> **Activity**
Look through the material below. Return exactly the lines from the one with "Book Nakshatra - The" through the one with "Cover of Prayers to Find a Godly Spouse", both included.

> **Stored data**

▼

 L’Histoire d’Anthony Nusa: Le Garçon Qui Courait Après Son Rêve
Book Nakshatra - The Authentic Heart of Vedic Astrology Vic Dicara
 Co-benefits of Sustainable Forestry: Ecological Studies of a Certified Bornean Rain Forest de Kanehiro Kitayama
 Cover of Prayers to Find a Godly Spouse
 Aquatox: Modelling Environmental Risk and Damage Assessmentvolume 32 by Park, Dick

▲
▼

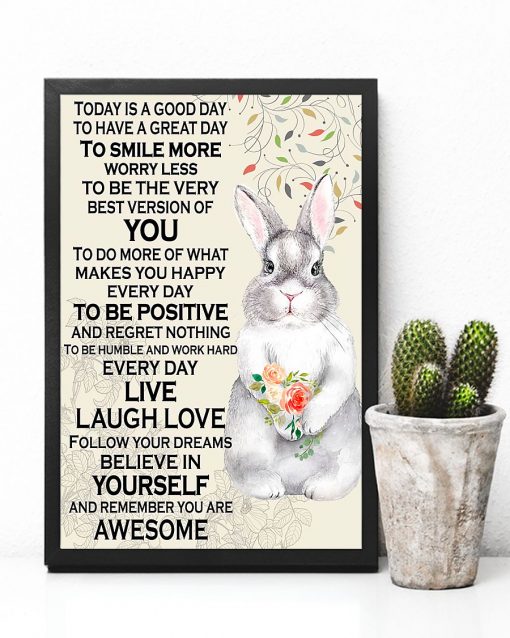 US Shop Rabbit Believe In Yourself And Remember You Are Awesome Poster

▲
▼

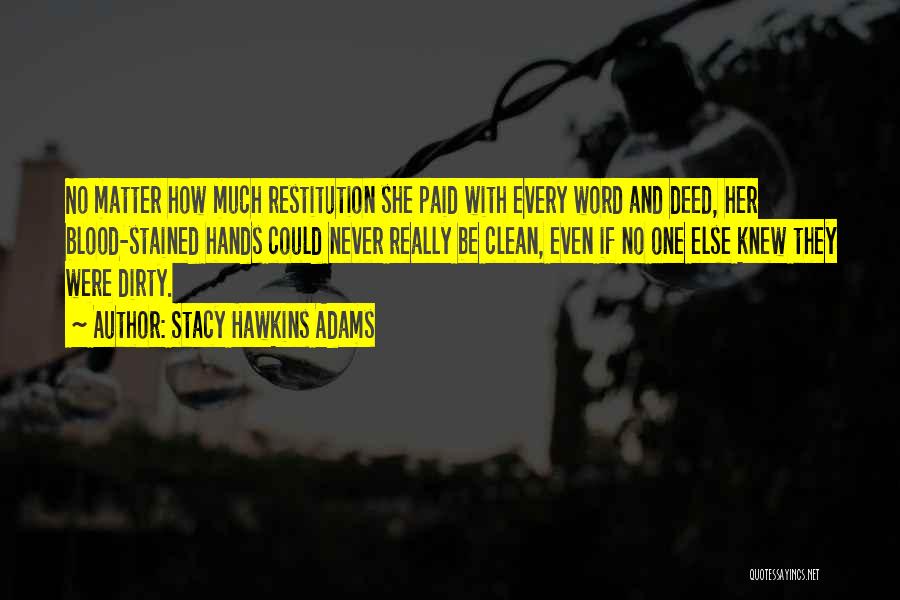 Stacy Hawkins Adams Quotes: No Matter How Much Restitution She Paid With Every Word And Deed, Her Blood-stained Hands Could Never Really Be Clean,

▲

> **Written solution**
Book Nakshatra - The Authentic Heart of Vedic Astrology Vic Dicara
 Co-benefits of Sustainable Forestry: Ecological Studies of a Certified Bornean Rain Forest de Kanehiro Kitayama
 Cover of Prayers to Find a Godly Spouse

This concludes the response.